Supremes Songstress Mary Wilson Talks Dancing Into Her 70s on 'DWTS'
A music legend is gracing TV screens each week on ABC's Dancing With the Stars and she's just as light on her feet in 2019 as she was at the beginning of her career in the late '50s and early '60s.
We're talking about The Supremes' Mary Wilson, of course, who at 75 is putting her skills on display with dance partner Brandon Armstrong. Ahead of her second week in the competition, Wilson spoke with TV Insider about the challenges she faces with rehearsals, what she's enjoying about the competition, and much more.
Wilson chimes in below.
How does it feel to be a part of Season 28? Were you a fan of the show before signing on?
Mary Wilson: Unfortunately, I was not really a fan [before] because with my work and tour, I'm actually on the road most of my life. So I'm always on a plane or in the limo or backstage or onstage, so I haven't been able to sit down and watch it.
But everyone I know who's home — my family and my friends — told me a lot about it.
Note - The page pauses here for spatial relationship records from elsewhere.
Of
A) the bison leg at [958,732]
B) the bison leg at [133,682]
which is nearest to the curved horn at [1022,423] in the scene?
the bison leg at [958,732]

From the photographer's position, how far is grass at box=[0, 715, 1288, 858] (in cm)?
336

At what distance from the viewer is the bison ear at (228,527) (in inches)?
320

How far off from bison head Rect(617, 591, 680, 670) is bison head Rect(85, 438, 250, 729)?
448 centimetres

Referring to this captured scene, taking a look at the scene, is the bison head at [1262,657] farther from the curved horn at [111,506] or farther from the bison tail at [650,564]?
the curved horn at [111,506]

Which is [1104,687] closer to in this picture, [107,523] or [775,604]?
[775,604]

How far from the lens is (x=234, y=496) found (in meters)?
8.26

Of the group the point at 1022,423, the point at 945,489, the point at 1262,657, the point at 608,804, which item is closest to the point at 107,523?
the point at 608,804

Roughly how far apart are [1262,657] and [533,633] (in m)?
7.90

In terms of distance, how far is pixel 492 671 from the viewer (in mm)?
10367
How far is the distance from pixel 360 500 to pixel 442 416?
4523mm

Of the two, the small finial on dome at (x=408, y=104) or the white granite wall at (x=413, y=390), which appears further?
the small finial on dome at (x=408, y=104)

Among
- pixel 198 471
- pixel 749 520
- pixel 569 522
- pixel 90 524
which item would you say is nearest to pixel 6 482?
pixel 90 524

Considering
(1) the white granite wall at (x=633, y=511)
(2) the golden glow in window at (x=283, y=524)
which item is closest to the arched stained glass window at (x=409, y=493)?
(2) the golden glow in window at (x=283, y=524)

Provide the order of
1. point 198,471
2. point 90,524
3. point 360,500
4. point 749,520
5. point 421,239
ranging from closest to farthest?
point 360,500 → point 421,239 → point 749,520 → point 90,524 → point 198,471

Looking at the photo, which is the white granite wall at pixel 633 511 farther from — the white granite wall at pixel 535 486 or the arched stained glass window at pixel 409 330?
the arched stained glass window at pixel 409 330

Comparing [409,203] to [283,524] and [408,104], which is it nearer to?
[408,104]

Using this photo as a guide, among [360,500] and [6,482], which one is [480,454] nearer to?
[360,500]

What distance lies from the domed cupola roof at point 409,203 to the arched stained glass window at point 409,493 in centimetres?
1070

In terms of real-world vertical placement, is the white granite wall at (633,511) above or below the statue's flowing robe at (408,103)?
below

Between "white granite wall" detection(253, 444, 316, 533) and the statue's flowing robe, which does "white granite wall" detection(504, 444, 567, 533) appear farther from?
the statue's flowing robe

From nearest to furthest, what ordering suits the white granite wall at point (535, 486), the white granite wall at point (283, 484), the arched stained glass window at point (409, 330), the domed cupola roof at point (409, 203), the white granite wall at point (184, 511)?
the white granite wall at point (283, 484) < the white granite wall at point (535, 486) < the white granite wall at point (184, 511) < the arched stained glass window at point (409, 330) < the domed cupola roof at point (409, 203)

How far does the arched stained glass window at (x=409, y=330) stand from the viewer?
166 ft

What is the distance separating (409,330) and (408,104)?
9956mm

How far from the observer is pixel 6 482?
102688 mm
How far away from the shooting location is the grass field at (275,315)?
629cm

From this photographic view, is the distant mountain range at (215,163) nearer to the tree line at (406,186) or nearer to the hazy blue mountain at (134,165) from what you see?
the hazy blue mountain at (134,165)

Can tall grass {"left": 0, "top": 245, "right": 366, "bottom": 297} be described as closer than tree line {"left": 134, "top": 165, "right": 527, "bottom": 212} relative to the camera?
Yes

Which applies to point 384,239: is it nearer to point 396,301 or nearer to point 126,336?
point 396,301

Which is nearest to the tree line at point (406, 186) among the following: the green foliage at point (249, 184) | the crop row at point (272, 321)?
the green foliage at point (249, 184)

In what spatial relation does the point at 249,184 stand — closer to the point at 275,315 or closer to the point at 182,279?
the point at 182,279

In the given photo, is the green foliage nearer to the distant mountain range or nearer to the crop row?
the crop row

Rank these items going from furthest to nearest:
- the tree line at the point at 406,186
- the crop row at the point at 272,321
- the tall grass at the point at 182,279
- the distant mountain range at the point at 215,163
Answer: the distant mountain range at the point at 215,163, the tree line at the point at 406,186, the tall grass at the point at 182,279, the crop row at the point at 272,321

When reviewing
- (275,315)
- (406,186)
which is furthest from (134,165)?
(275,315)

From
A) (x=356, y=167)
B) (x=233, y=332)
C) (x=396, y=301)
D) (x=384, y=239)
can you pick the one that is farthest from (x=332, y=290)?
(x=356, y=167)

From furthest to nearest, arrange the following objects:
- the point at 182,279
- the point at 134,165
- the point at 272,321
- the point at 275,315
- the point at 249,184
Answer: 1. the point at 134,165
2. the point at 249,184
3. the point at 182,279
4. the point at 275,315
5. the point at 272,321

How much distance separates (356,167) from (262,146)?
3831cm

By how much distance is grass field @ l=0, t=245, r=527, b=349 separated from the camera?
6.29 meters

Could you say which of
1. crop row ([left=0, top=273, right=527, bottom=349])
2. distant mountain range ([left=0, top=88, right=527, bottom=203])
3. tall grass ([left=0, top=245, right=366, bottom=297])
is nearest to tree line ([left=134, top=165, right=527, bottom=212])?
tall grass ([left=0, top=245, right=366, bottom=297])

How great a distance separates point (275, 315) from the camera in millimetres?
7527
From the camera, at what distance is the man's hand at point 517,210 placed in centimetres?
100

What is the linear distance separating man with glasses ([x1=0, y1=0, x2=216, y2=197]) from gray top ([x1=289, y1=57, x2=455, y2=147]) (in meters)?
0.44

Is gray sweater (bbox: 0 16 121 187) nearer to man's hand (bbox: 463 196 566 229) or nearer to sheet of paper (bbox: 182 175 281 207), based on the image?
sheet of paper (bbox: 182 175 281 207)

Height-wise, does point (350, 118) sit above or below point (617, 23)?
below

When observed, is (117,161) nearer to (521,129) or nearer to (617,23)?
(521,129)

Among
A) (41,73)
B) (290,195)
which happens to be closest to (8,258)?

And then, of course, I have had [the opportunity] to see it, and absolutely loved it because I love the outfits, dances, and all those kind of things. It's very beautiful, especially the waltzes.
You danced the Fox Trot last week. Was it a challenge to prepare for that, or was your next dance more difficult?
Well, it wasn't difficult, but I was concerned only because the short time we did have to learn that. All of the dances that we will be doing, I will probably have that pressure on me because of that. I mean, one week to learn a dance is something. Whereas when The Supremes were learning our music... sometimes we'd fly into Detroit on our tour and have to record a whole song that night and fly out the next day. So I'm accustomed to doing that type of thing. But it does put so much pressure on you.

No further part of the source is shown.